Ne diyordu Talat, 2003’te muhalefet lideriyken, “Hükümete geldiğimizde Denktaş'ı görüşmecilikten alacağız...(18 Kasım 2003-Milliyet)
Dönemin muhalefet lideri nedenlerini açıklıyor, “Biz Denktaş Bey'i görüşmeci yapmayacağız. Türkiye bize görüşmeci olarak Denktaş ile devam edin diyemez. Bizim anayasamıza göre görüşmeciyi hükümet belirler. Biz de hükümete geldiğimizde Denktaş'ı görüşmecilikten alacağız. Türkiye bize zorla karar aldıramaz, bu mümkün değil. Türkiye isterse Denktaş'ı danışman olarak alabilir.” (18 Kasım 2003 Milliyet)
Ve Türkiye’ye de meydan okuyor, “Türkiye bizi dikkate almak zorunda, bize zorla karar aldıramaz. Türkiye, bu halkın iradesiyle diyalog kuracak...”
2003’te “Türkiye, bu halkın iradesiyle diyalog kuracak” diyen sayın Talat, şimdi sayın Gül ve sayın Erdoğan’ın, UBP’yi “uyarmasına” ses çıkarmıyor...
Keyif alıyor.
Sayın Rauf Denktaş’a yönelik sert ifadeler kullanan ve, “İktidara gelirsek, Cumhurbaşkanı'nı müzakereci görevinden azledip görüşmeleri hükümetin yürütmesini sağlarız.

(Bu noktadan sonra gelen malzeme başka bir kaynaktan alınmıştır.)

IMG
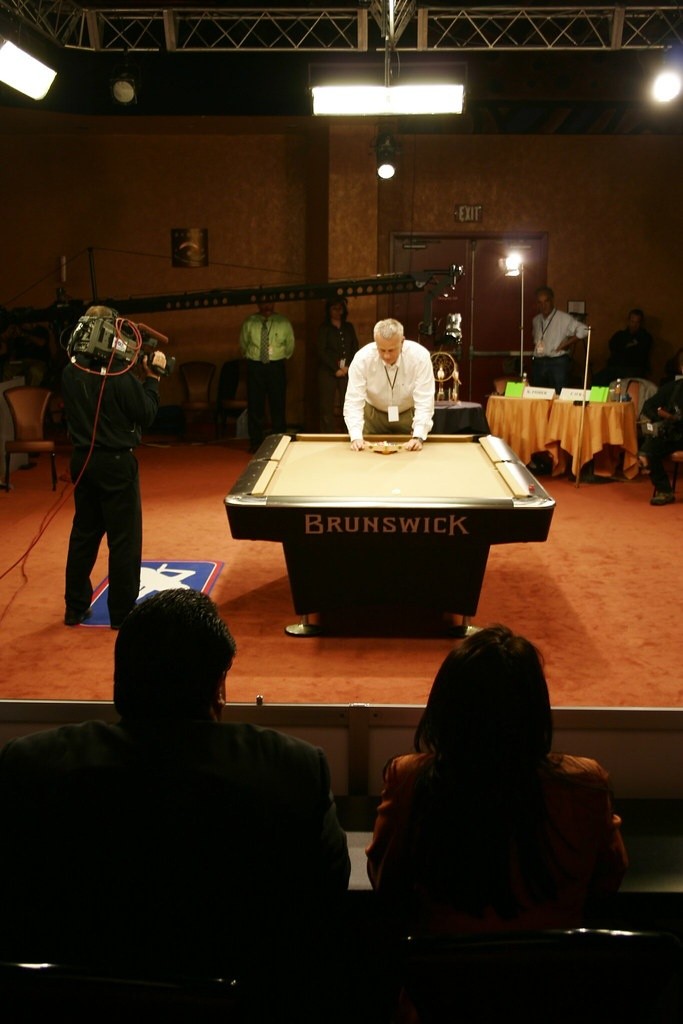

Biz daha önce 'görüşmeleri hükümet yürütmeli' diye bir tasarı getirmiştik. Çünkü yürütme erki hükümete aittir. Seçimler de bunun için fırsattır. Böylece hem Cumhurbaşkanı'nı müzakereci görevinden azletmiş oluruz, hem de müzakereler için bir heyet atayarak görüşmeleri hükümetin yürütmesini sağlarız” (NTV-14 Aralık 2003) diyen Talat, şimdi “Müzakereleri cumhurbaşkanı olarak ben yürütüyorum” diyor... (21 Nisan 2009-TAK)
Devam ediyor, sayın Cumhurbaşkanı (muhalefet lideriyken); "Bizim iddiamız şudur; görüşmeleri hükümetin yürütmesi gerekir. Meclis birisini görevlendirebilir. Ama her şeyden önemlisi Cumhurbaşkanı'nın görüşmeleri yürütmesi doğru bir yöntem değildir. Çünkü bizim Anayasamıza göre Cumhurbaşkanı yaptığı işlerden sorumlu değildir, sorumsuzdur. Denktaş Bey'le bu iş olmaz. Sorumsuz biri olduğu için böylesine sorumluluk gerektiren bir anlaşmayı yapması da mümkün değildir." (21 Aralık 2003-Milliyet)
Bu sözler arşivlerde duruyor.
Kısa bir süre içinde Talat’ın değişimini anlamak mümkün değil!
Açıkcası bu sözleri karşılaştırdıktan sonra, “yetkiyi” ele geçirenlerin nasıl değiştiğine “tanıklık” ediyorsunuz.
Bir zamanlar KARA dediğine bugün AK diyenler, ne yazık ki, hayatın bir parçası haline geldi.
Bunu değiştirmek ise, Kıbrıs Türk halkının iradesine nasip oldu, olacak!
Son olarak; yaşananlardan sonra; Talat'ın "teşalının" arkasında, Rum lider sayın Dimitris Hristofyas’la “baş başa” yapılan “gizli görüşmelerin” açığa çıkmasından mı çekiniliyor?” sorusu akla gelmiyor da değil!